WHAT IS EXPECTED: Copy exactly, and only, the lines from the one containing "label granularity: sequence-level" through the last line of the records below.
Top of INPUT
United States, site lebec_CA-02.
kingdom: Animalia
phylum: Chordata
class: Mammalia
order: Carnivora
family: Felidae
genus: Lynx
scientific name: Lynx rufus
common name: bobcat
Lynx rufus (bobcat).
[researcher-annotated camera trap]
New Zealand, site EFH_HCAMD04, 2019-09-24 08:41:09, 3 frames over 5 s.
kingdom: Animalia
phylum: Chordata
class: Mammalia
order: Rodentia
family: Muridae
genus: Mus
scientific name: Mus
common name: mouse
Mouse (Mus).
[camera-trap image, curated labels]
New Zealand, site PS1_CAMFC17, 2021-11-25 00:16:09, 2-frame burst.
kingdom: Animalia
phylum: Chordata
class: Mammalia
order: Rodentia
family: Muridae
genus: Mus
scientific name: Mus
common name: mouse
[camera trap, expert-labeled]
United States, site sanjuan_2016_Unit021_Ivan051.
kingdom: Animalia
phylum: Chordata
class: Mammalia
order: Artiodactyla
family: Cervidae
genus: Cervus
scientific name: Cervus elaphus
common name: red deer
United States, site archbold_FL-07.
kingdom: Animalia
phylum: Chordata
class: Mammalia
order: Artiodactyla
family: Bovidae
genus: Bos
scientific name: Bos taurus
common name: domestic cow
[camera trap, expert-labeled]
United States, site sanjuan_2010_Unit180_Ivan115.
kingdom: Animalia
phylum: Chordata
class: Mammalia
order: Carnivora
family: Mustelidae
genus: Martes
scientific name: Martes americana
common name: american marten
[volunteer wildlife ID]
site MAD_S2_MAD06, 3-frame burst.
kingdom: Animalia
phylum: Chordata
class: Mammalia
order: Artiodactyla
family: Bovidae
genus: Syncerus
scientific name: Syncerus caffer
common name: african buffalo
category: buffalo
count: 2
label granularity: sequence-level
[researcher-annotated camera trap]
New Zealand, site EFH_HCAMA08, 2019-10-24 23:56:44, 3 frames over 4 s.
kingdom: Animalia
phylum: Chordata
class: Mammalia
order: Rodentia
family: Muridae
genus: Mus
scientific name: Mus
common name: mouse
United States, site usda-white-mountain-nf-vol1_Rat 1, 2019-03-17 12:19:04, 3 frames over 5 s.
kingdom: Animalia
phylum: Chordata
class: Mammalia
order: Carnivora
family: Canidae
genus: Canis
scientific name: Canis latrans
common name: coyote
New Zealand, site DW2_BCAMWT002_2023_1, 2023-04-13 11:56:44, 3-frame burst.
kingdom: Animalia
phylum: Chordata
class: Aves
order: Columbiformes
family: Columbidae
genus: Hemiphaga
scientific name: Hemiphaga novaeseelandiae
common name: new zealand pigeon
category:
Bottom of INPUT
OUTPUT:
label granularity: sequence-level
[researcher-annotated camera trap]
New Zealand, site EFH_HCAMA08, 2019-10-24 23:56:44, 3 frames over 4 s.
kingdom: Animalia
phylum: Chordata
class: Mammalia
order: Rodentia
family: Muridae
genus: Mus
scientific name: Mus
common name: mouse
United States, site usda-white-mountain-nf-vol1_Rat 1, 2019-03-17 12:19:04, 3 frames over 5 s.
kingdom: Animalia
phylum: Chordata
class: Mammalia
order: Carnivora
family: Canidae
genus: Canis
scientific name: Canis latrans
common name: coyote
New Zealand, site DW2_BCAMWT002_2023_1, 2023-04-13 11:56:44, 3-frame burst.
kingdom: Animalia
phylum: Chordata
class: Aves
order: Columbiformes
family: Columbidae
genus: Hemiphaga
scientific name: Hemiphaga novaeseelandiae
common name: new zealand pigeon
category:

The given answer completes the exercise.